▶ **INSTRUCTIONS FOR THE TASK**
Each entry below should be reproduced character for character.

= Beginning of Section =

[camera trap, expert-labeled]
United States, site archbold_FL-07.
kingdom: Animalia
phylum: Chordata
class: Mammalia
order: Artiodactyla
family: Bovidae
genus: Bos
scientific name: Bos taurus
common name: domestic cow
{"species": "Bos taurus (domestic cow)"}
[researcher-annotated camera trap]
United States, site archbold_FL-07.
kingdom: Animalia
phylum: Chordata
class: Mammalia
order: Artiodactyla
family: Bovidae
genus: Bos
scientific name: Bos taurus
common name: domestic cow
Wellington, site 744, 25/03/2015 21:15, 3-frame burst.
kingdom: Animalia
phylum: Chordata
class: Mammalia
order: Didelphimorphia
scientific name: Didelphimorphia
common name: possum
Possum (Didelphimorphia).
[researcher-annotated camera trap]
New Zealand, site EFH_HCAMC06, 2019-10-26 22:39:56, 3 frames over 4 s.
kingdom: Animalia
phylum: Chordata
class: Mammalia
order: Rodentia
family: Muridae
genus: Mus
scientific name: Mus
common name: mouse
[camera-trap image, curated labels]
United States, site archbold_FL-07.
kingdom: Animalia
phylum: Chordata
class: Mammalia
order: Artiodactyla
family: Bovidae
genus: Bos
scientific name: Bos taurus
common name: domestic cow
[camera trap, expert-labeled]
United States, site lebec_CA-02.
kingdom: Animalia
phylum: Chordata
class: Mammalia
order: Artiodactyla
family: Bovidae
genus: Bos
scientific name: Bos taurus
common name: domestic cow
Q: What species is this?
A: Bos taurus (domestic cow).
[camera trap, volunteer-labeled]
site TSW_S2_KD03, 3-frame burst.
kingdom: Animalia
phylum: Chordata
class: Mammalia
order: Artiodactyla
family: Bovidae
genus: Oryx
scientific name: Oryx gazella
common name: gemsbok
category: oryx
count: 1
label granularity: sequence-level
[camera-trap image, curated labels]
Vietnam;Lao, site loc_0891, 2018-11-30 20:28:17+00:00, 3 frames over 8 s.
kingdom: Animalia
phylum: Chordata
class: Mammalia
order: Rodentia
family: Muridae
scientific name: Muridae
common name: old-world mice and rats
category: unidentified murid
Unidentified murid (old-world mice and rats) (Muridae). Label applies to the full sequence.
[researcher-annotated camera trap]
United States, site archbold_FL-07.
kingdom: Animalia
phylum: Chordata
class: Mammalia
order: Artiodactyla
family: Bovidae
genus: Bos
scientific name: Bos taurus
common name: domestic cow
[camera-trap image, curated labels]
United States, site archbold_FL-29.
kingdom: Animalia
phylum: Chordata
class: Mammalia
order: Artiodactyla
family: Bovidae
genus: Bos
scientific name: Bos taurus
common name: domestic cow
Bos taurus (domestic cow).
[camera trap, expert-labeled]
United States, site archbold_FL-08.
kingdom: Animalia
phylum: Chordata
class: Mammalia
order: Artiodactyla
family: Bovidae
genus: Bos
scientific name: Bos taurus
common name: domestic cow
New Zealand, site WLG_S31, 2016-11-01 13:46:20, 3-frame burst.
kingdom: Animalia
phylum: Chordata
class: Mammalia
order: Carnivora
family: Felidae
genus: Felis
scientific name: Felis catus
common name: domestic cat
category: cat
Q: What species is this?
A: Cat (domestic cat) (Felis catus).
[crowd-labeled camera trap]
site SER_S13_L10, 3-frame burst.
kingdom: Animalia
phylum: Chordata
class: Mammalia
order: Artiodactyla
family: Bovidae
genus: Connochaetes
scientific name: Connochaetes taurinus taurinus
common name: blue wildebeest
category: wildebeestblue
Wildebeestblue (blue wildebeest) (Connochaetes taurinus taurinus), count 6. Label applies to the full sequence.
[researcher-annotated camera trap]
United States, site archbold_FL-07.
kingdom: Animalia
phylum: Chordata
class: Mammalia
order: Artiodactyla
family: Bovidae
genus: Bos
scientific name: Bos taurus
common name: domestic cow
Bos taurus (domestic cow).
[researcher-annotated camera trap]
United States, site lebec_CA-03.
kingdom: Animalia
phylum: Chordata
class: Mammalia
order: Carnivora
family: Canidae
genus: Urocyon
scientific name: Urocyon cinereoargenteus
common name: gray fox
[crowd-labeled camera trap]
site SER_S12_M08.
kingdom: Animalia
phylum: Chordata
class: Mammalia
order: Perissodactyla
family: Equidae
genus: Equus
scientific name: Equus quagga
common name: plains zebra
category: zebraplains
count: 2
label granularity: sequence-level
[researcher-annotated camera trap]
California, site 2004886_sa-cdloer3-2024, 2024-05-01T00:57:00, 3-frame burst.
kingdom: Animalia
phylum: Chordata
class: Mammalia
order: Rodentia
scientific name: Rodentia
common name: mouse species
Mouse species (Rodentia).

= End of Section =

▶ **SOLVED EXERCISE**
[camera trap, expert-labeled]
United States, site archbold_FL-07.
kingdom: Animalia
phylum: Chordata
class: Mammalia
order: Artiodactyla
family: Bovidae
genus: Bos
scientific name: Bos taurus
common name: domestic cow
{"species": "Bos taurus (domestic cow)"}
[researcher-annotated camera trap]
United States, site archbold_FL-07.
kingdom: Animalia
phylum: Chordata
class: Mammalia
order: Artiodactyla
family: Bovidae
genus: Bos
scientific name: Bos taurus
common name: domestic cow
Wellington, site 744, 25/03/2015 21:15, 3-frame burst.
kingdom: Animalia
phylum: Chordata
class: Mammalia
order: Didelphimorphia
scientific name: Didelphimorphia
common name: possum
Possum (Didelphimorphia).
[researcher-annotated camera trap]
New Zealand, site EFH_HCAMC06, 2019-10-26 22:39:56, 3 frames over 4 s.
kingdom: Animalia
phylum: Chordata
class: Mammalia
order: Rodentia
family: Muridae
genus: Mus
scientific name: Mus
common name: mouse
[camera-trap image, curated labels]
United States, site archbold_FL-07.
kingdom: Animalia
phylum: Chordata
class: Mammalia
order: Artiodactyla
family: Bovidae
genus: Bos
scientific name: Bos taurus
common name: domestic cow
[camera trap, expert-labeled]
United States, site lebec_CA-02.
kingdom: Animalia
phylum: Chordata
class: Mammalia
order: Artiodactyla
family: Bovidae
genus: Bos
scientific name: Bos taurus
common name: domestic cow
Q: What species is this?
A: Bos taurus (domestic cow).
[camera trap, volunteer-labeled]
site TSW_S2_KD03, 3-frame burst.
kingdom: Animalia
phylum: Chordata
class: Mammalia
order: Artiodactyla
family: Bovidae
genus: Oryx
scientific name: Oryx gazella
common name: gemsbok
category: oryx
count: 1
label granularity: sequence-level
[camera-trap image, curated labels]
Vietnam;Lao, site loc_0891, 2018-11-30 20:28:17+00:00, 3 frames over 8 s.
kingdom: Animalia
phylum: Chordata
class: Mammalia
order: Rodentia
family: Muridae
scientific name: Muridae
common name: old-world mice and rats
category: unidentified murid
Unidentified murid (old-world mice and rats) (Muridae). Label applies to the full sequence.
[researcher-annotated camera trap]
United States, site archbold_FL-07.
kingdom: Animalia
phylum: Chordata
class: Mammalia
order: Artiodactyla
family: Bovidae
genus: Bos
scientific name: Bos taurus
common name: domestic cow
[camera-trap image, curated labels]
United States, site archbold_FL-29.
kingdom: Animalia
phylum: Chordata
class: Mammalia
order: Artiodactyla
family: Bovidae
genus: Bos
scientific name: Bos taurus
common name: domestic cow
Bos taurus (domestic cow).
[camera trap, expert-labeled]
United States, site archbold_FL-08.
kingdom: Animalia
phylum: Chordata
class: Mammalia
order: Artiodactyla
family: Bovidae
genus: Bos
scientific name: Bos taurus
common name: domestic cow
New Zealand, site WLG_S31, 2016-11-01 13:46:20, 3-frame burst.
kingdom: Animalia
phylum: Chordata
class: Mammalia
order: Carnivora
family: Felidae
genus: Felis
scientific name: Felis catus
common name: domestic cat
category: cat
Q: What species is this?
A: Cat (domestic cat) (Felis catus).
[crowd-labeled camera trap]
site SER_S13_L10, 3-frame burst.
kingdom: Animalia
phylum: Chordata
class: Mammalia
order: Artiodactyla
family: Bovidae
genus: Connochaetes
scientific name: Connochaetes taurinus taurinus
common name: blue wildebeest
category: wildebeestblue
Wildebeestblue (blue wildebeest) (Connochaetes taurinus taurinus), count 6. Label applies to the full sequence.
[researcher-annotated camera trap]
United States, site archbold_FL-07.
kingdom: Animalia
phylum: Chordata
class: Mammalia
order: Artiodactyla
family: Bovidae
genus: Bos
scientific name: Bos taurus
common name: domestic cow
Bos taurus (domestic cow).
[researcher-annotated camera trap]
United States, site lebec_CA-03.
kingdom: Animalia
phylum: Chordata
class: Mammalia
order: Carnivora
family: Canidae
genus: Urocyon
scientific name: Urocyon cinereoargenteus
common name: gray fox
[crowd-labeled camera trap]
site SER_S12_M08.
kingdom: Animalia
phylum: Chordata
class: Mammalia
order: Perissodactyla
family: Equidae
genus: Equus
scientific name: Equus quagga
common name: plains zebra
category: zebraplains
count: 2
label granularity: sequence-level
[researcher-annotated camera trap]
California, site 2004886_sa-cdloer3-2024, 2024-05-01T00:57:00, 3-frame burst.
kingdom: Animalia
phylum: Chordata
class: Mammalia
order: Rodentia
scientific name: Rodentia
common name: mouse species
Mouse species (Rodentia).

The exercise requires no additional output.